Segunda-feira, 04 de maio de 2026
Por Redação Rádio Caiçara | 21 de abril de 2026
A Caixa Econômica Federal, principal operadora do Minha Casa, Minha Vida (MCMV), começa a aplicar nesta quarta-feira (22) as novas regras do programa, após aprovação do Conselho Curador do FGTS (Fundo de Garantia do Tempo de Serviço) e regulamentação pelo Ministério das Cidades.

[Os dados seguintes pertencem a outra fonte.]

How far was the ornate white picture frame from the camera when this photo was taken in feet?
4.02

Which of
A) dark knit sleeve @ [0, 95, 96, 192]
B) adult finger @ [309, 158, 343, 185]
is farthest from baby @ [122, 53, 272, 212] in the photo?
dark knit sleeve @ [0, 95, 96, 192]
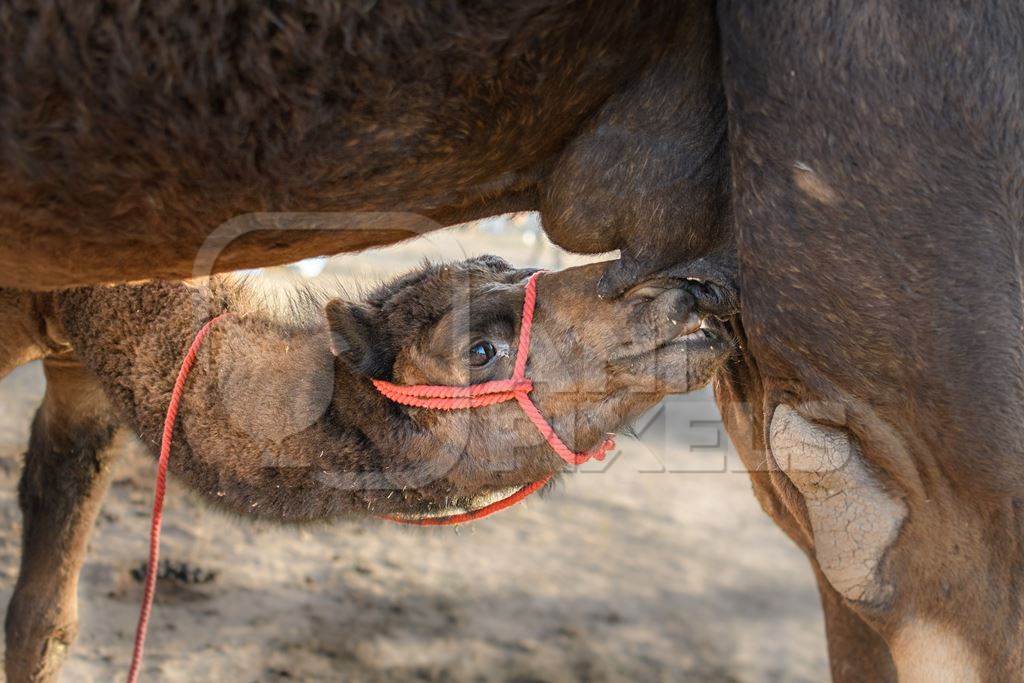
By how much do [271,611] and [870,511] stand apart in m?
3.16

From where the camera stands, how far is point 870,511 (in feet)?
8.55

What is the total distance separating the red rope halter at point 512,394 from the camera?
304 centimetres

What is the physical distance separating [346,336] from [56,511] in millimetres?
1685

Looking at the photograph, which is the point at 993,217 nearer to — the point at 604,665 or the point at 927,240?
the point at 927,240

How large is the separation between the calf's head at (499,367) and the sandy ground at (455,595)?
30.6 inches

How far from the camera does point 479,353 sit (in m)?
3.09

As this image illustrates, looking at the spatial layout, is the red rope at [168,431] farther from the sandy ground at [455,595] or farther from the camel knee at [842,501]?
the camel knee at [842,501]

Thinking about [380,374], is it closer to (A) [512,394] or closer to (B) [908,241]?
(A) [512,394]

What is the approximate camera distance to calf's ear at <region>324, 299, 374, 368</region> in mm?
3088

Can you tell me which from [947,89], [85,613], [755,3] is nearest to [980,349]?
[947,89]

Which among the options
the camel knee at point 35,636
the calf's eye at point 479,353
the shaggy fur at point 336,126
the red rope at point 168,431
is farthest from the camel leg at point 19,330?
the calf's eye at point 479,353

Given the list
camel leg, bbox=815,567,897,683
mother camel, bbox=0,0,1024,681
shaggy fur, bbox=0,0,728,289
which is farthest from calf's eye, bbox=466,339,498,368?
camel leg, bbox=815,567,897,683

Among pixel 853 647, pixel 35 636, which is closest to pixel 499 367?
pixel 853 647

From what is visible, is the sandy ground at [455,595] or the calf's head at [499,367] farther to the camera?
the sandy ground at [455,595]
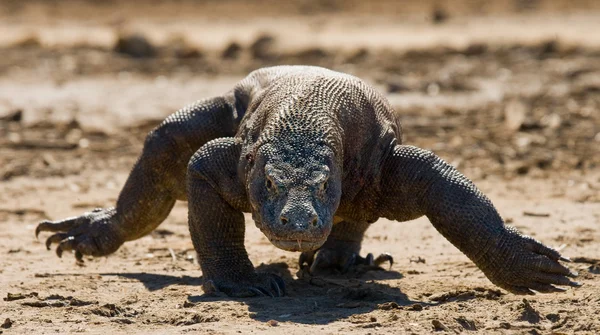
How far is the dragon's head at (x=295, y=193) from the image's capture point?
618cm

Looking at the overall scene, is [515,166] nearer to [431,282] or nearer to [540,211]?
[540,211]

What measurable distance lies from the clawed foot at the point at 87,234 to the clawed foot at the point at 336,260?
152 cm

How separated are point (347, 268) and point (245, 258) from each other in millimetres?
1124

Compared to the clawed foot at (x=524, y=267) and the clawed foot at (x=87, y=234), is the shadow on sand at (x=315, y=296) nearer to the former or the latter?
the clawed foot at (x=524, y=267)

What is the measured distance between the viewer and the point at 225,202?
24.3ft

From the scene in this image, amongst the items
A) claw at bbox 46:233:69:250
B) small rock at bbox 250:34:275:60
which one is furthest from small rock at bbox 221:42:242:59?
claw at bbox 46:233:69:250

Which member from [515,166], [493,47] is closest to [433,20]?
[493,47]

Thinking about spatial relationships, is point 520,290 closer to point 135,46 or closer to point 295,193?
point 295,193

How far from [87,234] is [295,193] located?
9.97 feet

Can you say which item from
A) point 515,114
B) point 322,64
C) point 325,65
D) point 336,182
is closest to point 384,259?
point 336,182

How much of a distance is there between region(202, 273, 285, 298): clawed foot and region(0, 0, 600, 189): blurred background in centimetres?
424

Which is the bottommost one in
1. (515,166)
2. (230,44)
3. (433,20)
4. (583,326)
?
(583,326)

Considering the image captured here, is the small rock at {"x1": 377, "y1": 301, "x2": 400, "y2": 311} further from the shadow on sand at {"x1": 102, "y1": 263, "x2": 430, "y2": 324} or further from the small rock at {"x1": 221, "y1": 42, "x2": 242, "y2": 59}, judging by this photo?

Na prática, o programa abre espaço maior para a classe média dentro da política habitacional, pois passa a atender famílias com renda mensal de até R$ 13 mil.

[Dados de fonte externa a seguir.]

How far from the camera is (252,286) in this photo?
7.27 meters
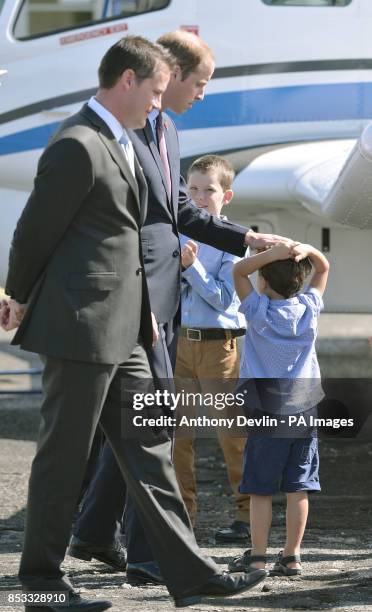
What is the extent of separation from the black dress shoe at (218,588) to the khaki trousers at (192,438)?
50.4 inches

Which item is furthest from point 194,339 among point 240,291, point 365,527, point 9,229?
point 9,229

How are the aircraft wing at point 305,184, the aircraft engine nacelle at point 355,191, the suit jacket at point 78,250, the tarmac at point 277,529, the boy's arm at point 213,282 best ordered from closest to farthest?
the suit jacket at point 78,250 → the tarmac at point 277,529 → the boy's arm at point 213,282 → the aircraft engine nacelle at point 355,191 → the aircraft wing at point 305,184

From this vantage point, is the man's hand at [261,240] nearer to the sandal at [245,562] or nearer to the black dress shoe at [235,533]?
the sandal at [245,562]

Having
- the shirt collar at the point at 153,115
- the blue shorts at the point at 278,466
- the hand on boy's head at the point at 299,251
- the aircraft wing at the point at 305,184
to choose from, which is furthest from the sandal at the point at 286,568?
the aircraft wing at the point at 305,184

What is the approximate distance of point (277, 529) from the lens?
6.00 metres

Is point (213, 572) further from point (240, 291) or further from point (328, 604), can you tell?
point (240, 291)

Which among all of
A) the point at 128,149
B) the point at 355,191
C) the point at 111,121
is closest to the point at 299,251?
the point at 128,149

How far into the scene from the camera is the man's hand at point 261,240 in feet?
16.2

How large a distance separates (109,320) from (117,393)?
30cm

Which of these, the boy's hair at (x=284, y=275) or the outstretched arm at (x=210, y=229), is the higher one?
the outstretched arm at (x=210, y=229)

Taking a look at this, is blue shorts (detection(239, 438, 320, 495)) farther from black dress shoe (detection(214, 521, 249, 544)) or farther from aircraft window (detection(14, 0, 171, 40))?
aircraft window (detection(14, 0, 171, 40))

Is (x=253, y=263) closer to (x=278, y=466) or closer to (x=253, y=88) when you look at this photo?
(x=278, y=466)

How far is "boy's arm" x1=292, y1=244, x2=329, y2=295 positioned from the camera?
192 inches

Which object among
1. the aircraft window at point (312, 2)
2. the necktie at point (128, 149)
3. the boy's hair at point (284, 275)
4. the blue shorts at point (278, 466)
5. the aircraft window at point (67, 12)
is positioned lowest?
the blue shorts at point (278, 466)
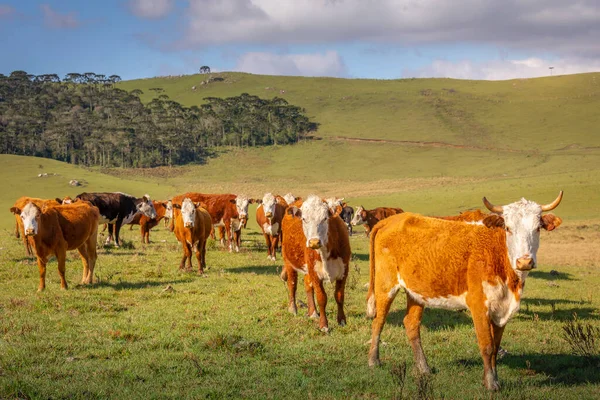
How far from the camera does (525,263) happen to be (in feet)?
22.4

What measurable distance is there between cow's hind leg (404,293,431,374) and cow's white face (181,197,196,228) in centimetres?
942

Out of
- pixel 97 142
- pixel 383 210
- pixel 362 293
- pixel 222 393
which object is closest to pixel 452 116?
pixel 97 142

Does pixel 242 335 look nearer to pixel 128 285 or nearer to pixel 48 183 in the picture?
pixel 128 285

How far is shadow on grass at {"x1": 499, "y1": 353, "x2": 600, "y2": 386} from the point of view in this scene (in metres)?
7.62

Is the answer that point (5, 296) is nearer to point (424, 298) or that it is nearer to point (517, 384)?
point (424, 298)

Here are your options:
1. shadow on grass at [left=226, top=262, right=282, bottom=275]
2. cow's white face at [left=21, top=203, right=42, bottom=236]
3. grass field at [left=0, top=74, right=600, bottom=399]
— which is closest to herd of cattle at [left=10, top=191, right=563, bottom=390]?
grass field at [left=0, top=74, right=600, bottom=399]

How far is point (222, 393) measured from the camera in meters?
6.91

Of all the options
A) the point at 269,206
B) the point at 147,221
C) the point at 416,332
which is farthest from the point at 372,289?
the point at 147,221

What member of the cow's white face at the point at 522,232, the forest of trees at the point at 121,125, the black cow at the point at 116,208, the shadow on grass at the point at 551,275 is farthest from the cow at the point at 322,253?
the forest of trees at the point at 121,125

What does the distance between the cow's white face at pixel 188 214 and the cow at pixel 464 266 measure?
8.74m

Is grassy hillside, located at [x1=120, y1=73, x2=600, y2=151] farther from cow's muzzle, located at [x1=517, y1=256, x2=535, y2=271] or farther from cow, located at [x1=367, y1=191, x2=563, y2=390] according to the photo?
cow's muzzle, located at [x1=517, y1=256, x2=535, y2=271]

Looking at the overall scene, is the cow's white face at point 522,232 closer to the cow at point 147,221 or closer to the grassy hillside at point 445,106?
the cow at point 147,221

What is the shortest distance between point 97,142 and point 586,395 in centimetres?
8941

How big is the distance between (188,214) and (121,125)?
86.4 m
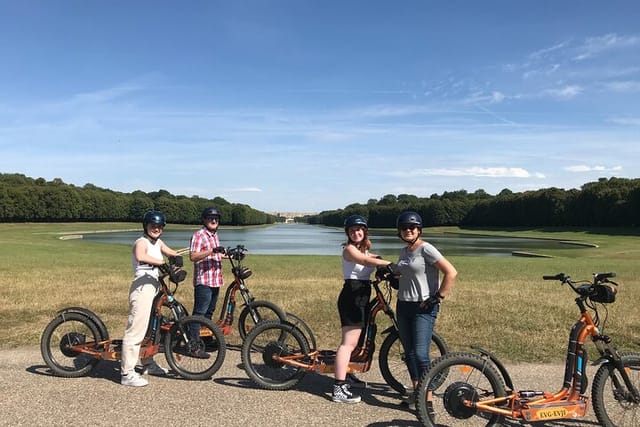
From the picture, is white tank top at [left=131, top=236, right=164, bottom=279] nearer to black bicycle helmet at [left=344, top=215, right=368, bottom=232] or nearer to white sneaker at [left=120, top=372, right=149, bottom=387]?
white sneaker at [left=120, top=372, right=149, bottom=387]

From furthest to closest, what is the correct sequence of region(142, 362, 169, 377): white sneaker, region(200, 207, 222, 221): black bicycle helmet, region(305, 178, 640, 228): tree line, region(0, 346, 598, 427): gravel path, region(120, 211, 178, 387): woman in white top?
region(305, 178, 640, 228): tree line, region(200, 207, 222, 221): black bicycle helmet, region(142, 362, 169, 377): white sneaker, region(120, 211, 178, 387): woman in white top, region(0, 346, 598, 427): gravel path

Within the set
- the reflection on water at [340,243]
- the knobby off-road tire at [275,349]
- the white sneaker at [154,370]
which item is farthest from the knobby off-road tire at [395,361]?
the reflection on water at [340,243]

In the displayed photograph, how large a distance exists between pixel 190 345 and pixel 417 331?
2.76 m

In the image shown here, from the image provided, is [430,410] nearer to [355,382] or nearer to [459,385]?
[459,385]

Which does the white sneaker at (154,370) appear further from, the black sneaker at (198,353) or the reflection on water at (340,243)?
the reflection on water at (340,243)

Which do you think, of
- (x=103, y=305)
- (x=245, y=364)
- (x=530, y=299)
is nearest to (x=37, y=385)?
(x=245, y=364)

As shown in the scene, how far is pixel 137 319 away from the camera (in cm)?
565

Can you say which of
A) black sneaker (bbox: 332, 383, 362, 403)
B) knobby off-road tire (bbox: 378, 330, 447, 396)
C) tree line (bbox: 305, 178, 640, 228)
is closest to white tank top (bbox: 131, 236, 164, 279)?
black sneaker (bbox: 332, 383, 362, 403)

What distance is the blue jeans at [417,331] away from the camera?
4742 mm

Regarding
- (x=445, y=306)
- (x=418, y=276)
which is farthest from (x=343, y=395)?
(x=445, y=306)

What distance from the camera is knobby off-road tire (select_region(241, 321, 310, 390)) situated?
5.44m

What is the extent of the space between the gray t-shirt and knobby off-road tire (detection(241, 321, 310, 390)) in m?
1.37

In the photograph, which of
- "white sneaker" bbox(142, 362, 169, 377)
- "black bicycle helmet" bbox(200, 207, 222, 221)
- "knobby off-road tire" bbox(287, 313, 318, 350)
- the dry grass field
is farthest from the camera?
the dry grass field

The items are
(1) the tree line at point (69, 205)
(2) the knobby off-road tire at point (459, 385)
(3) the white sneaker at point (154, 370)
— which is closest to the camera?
(2) the knobby off-road tire at point (459, 385)
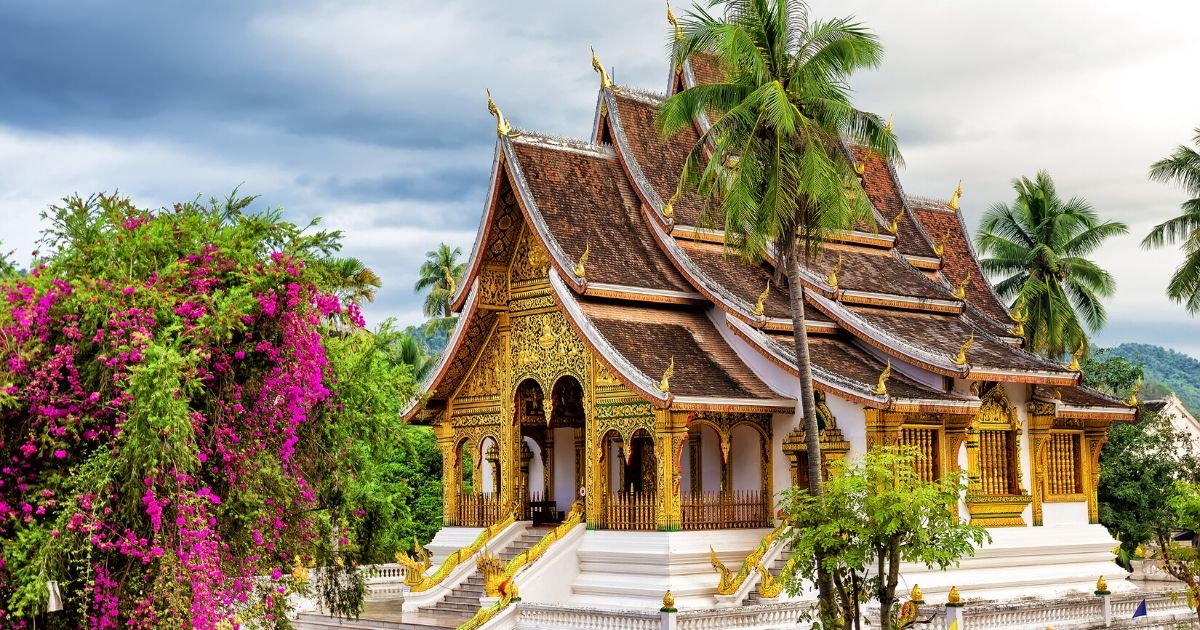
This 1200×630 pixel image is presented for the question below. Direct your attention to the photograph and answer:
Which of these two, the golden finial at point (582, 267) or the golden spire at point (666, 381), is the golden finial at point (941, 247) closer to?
the golden finial at point (582, 267)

Também houve elevação nos tetos dos preços dos imóveis: na faixa 3, o valor máximo sobe para R$ 400 mil, enquanto na chamada faixa de classe média chega a R$ 600 mil. Para as faixas 1 e 2 foi mantido o limite de até R$ 275 mil, com variação conforme o tamanho do município.
Com isso, o programa o programa passa a incluir desde apartamentos compactos até imóveis de padrão médio, com dois ou três dormitórios.
As alterações também mudam o enquadramento das famílias nas faixas, o que pode resultar em condições mais vantajosas de financiamento. Um dos efeitos é a migração de parte dos beneficiários para categorias com juros mais baixos.
É o caso de famílias com renda próxima de R$ 3.000, que deixam a faixa 2 e passam à faixa 1, com redução mínima de 0,25 ponto percentual nas taxas, diminuindo o custo total do financiamento ao longo do contrato.
Os interessados podem simular as novas condições no site da Caixa ou no aplicativo Habitação Caixa a partir da próxima quarta, de acordo com informações corrigidas pela Caixa.
Segundo o presidente do banco, Carlos Vieira, a revisão amplia o leque de imóveis disponíveis sem descaracterizar o perfil social do programa. Ele diz que isso significa mais alternativas para quem busca conquistar a casa própria.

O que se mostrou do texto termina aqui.